Shingy, né David Shingy, has relinquished his role as digital prophet of AOL and Verizon Media, after 12 years with the company.
The anime-maned futurist announced the departure in a LinkedIn note. “I have decided it’s time to explore a new path.” Shingy wrote in the letter.
He told his longtime colleagues, “We remain friends and family and that makes me gleam,” and ended the letter, “with mad respect.”
Shingy joined AOL as a marketing director in 2007. In 2010 he was promoted to vice president of marketing and media, and a year later he transcended beyond the professional matrix to the role of digital prophet—a position that he created himself and embodied until now.
It’s possible no one really knows what Shingy did as a digital prophet. In 2014 he told the New Yorker that his six-figure salary paid for him to watch “the future take shape across the vast online landscape,” adding that, “I fly all around the world and go to conferences” and “I listen to where media is headed and figure out how our brands can win in that environment.”
But one anecdote from that story painted a clearer picture of Shingy’s role.
Next, Shingy stopped by the office of Erika Nardini, the chief marketing officer of AOL Advertising, and handed her an iPad Mini. “Wanted to show you a little brain fart I had on the plane,” he said. It was a cartoon he had drawn of a bear wearing zebra-print pants and a shirt covered in ones and zeros.

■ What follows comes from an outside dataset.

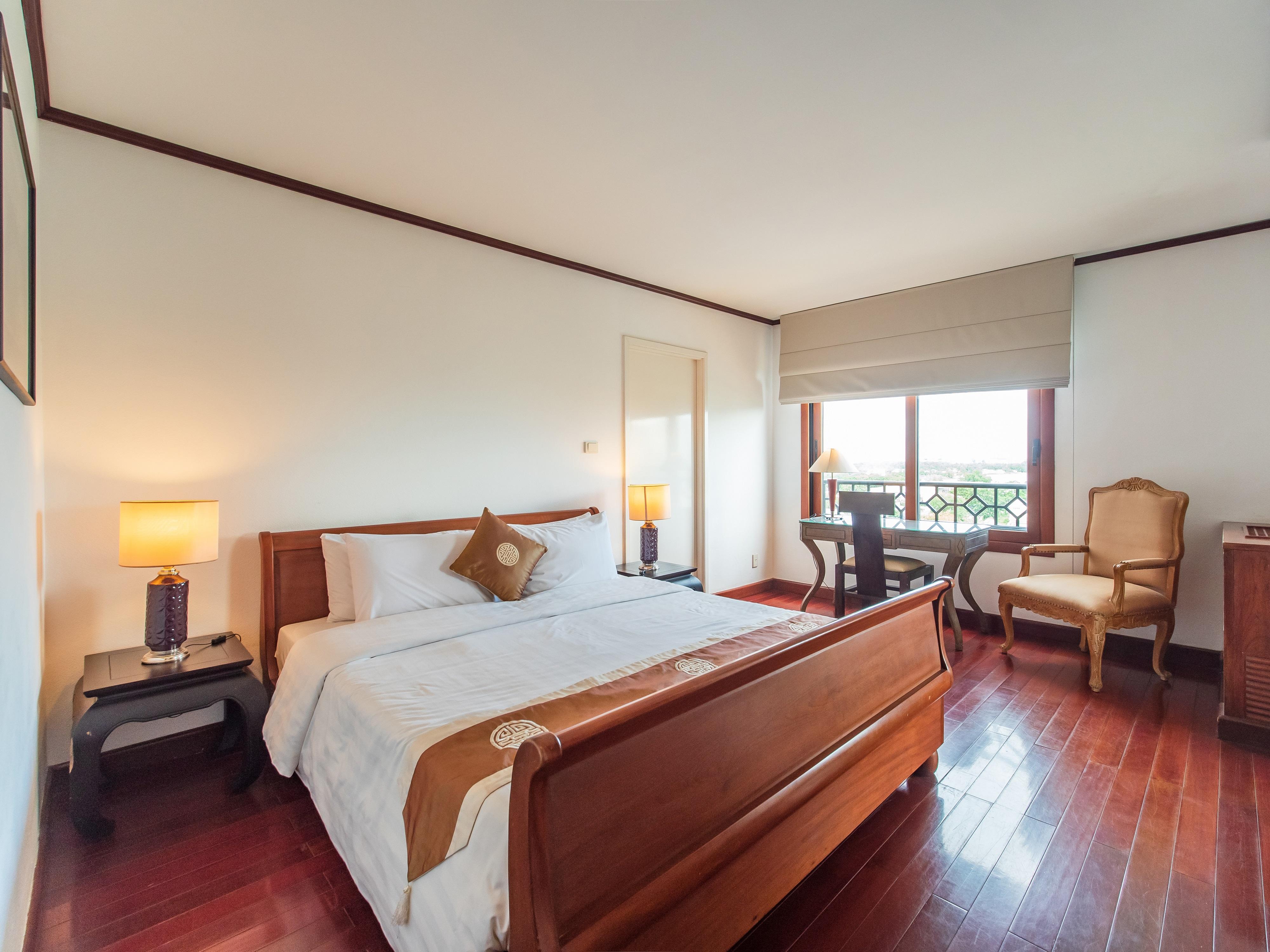 Saigon Domaine Luxury Residences Πόλη Χο Τσι Μινχ Εξωτερικό φωτογραφία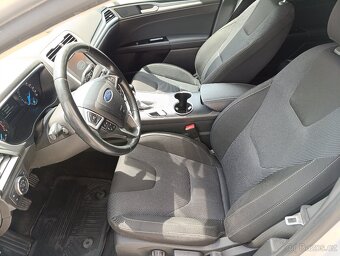 Ford Mondeo combi 2017 - 9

“Love it, love it, love it,” Nardini said. “I’m thinking of the bears more as a metaphor.”
“A thousand per cent,” Shingy said.
This week, Shingy’s prophesying for AOL and its parent company Verizon has come to an end. In an Instagram post about his departure, Shingy quoted Emily Dickinson: “I dwell in possibility.”
The soothsayer shared some hints about those possibilities in his farewell letter, in which he wrote he plans to work “autonomously with brands to help them achieve optimal presence in the marketplace.”
Shingy will soon grace other companies with his follicle antenna that gather transmissions from our collective consciousness. AOL may be as good as dead but its Digital Prophet still dwells in possibility.